The American Diabetes Association recommends:

(1) Pregnant women with high-risk factors should be comprehensively screened for type 2 diabetes during their first prenatal check-up.

(2) Pregnant women who are not diagnosed with diabetes during the first prenatal check-up should be screened for gestational diabetes at 24-28 weeks of pregnancy.

(3) Pregnant women with gestational diabetes should undergo an oral glucose tolerance test to screen for diabetes at 6-12 weeks postpartum.

(4) Women with a history of gestational diabetes should undergo diabetes screening at least every 3 years and maintain it throughout their lives.

(5) Women with a history of gestational diabetes need lifestyle intervention or drug intervention if they have developed into a pre-diabetic state.

hyperglycemia during pregnancy
hyperglycemia during pregnancy

8. What to do about gestational diabetes?

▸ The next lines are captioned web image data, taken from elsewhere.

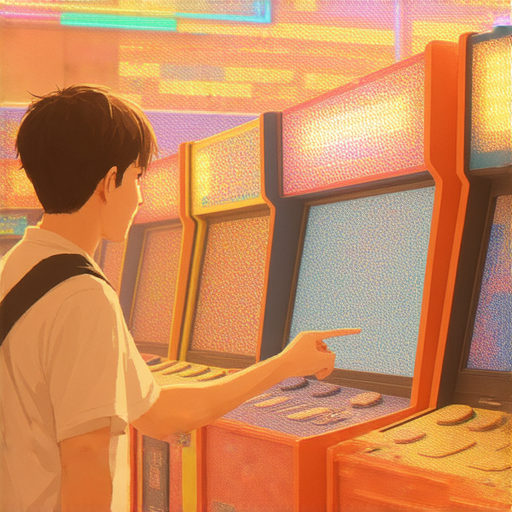 「揭開遊戲廳的英文奧秘！立即體驗一對一外籍老師教學」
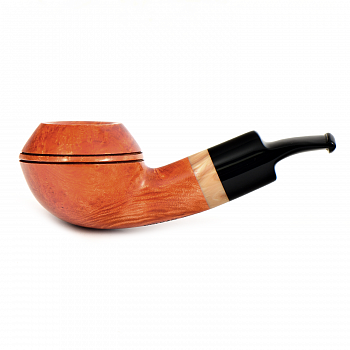  Volkan Pipe - Reverse Calabash Smooth - 482 ( )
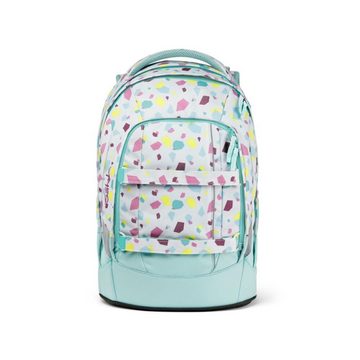 Satch Schulrucksack Pack (3tlg., inkl. Schlamperbox und Sporttasche)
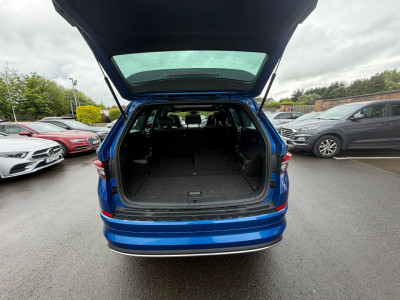 2022 Skoda Kodiaq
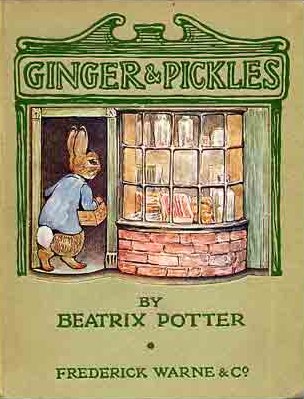 Beatrix Potter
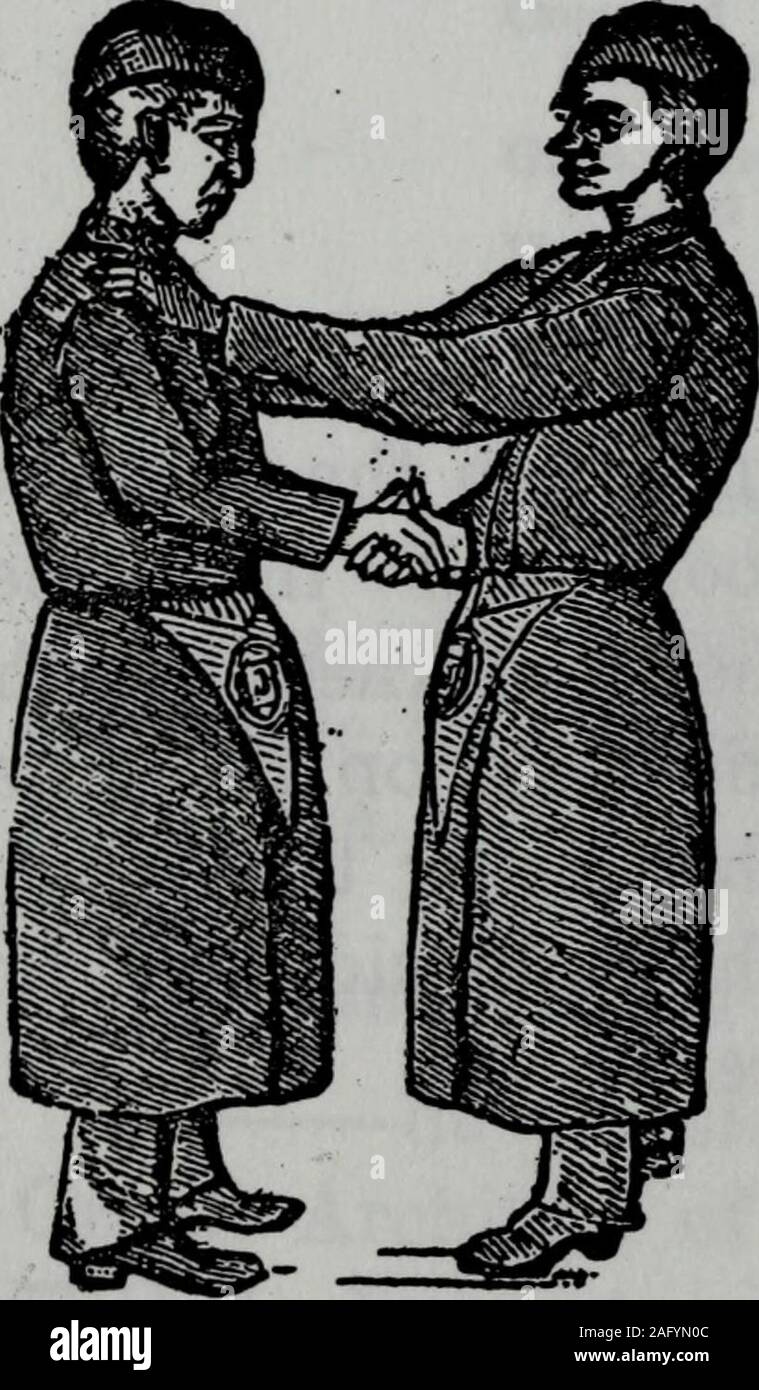 . Scotch Rite masonry illustrated : the complete ritual of the ancient ...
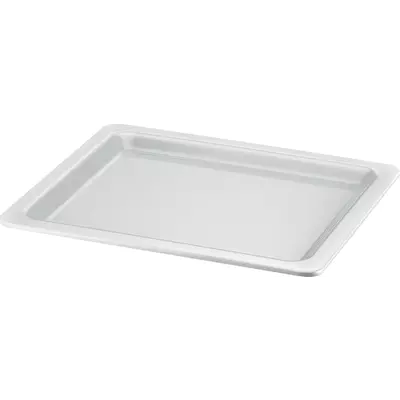 Tác gastro Proline 2/4 GN 530x162xV20 bílá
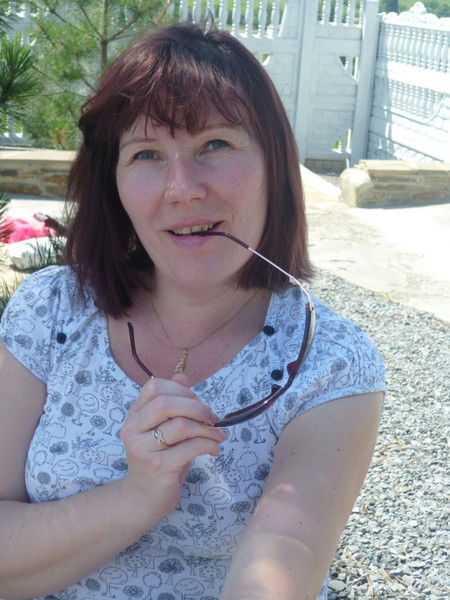 Елена Нестерук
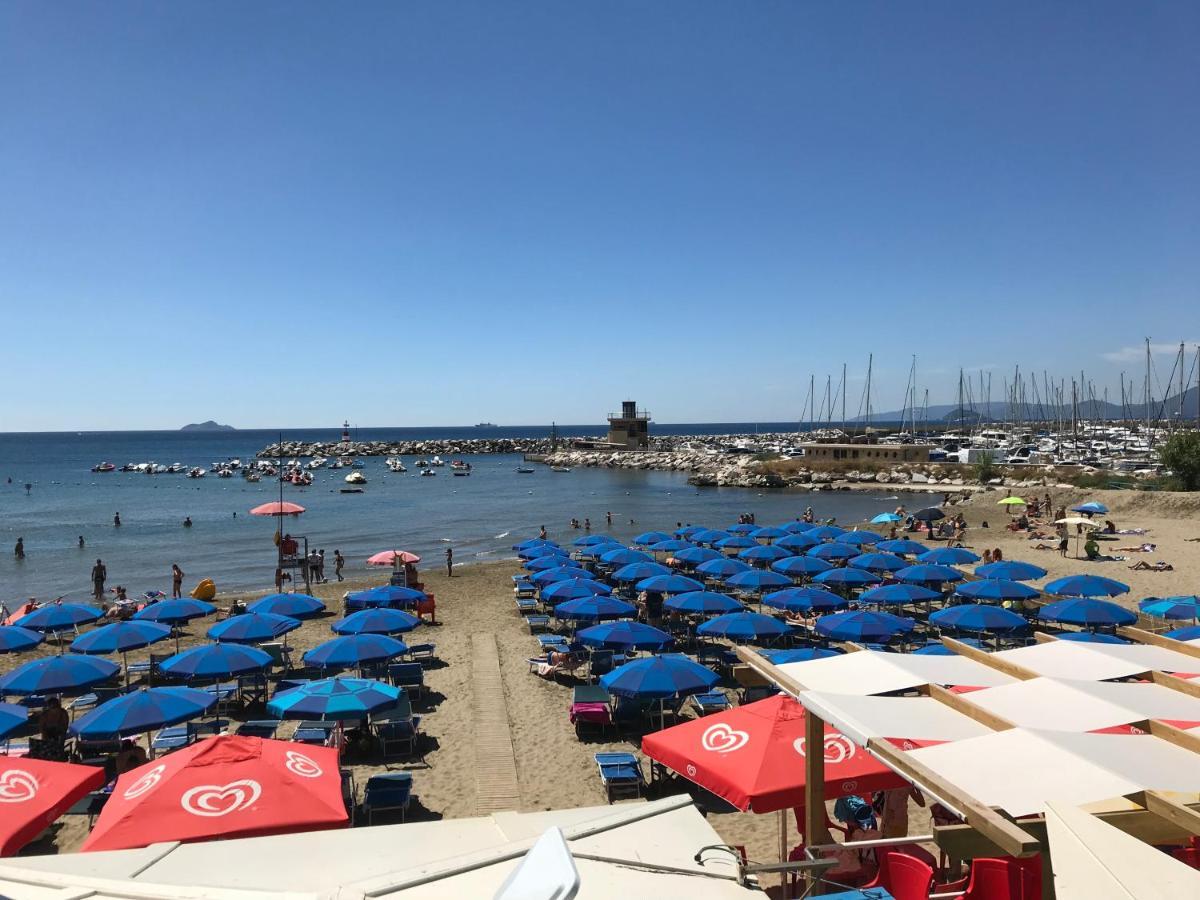 Appartamento Mare Centro Piombino Buitenkant foto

(1) Diet control : It is necessary to ensure the energy needs of pregnant women and fetuses, maintain blood sugar within the normal range, and avoid starvation ketosis. Try to choose sugar-water compounds with low glycemic index, and eat small and frequent meals, 5-6 times a day. meal.

(2) Exercise therapy : The best way for pregnant women to exercise during pregnancy is aerobic exercise, such as walking, yoga, Tai Chi, etc. No strenuous exercise, such as running, playing ball, etc., at least once a day, usually 0.5-1 hour after a meal. It takes place every hour and lasts 20-30 minutes.

(3) Monitor blood sugar : Monitor fasting, pre-meal blood sugar and 1-2h post-meal blood sugar, 4-6 times a day if conditions permit.

(4) Glucose control treatment : Avoid the use of oral hypoglycemic drugs. If blood sugar cannot be controlled through dietary treatment, follow the doctor’s instructions and use insulin treatment.

(5) Control blood pressure : Control blood pressure below 130/80mmHg.

hyperglycemia during pregnancy

(6) Complication monitoring : Renal function, fundus and blood lipid testing should be performed every 3 months.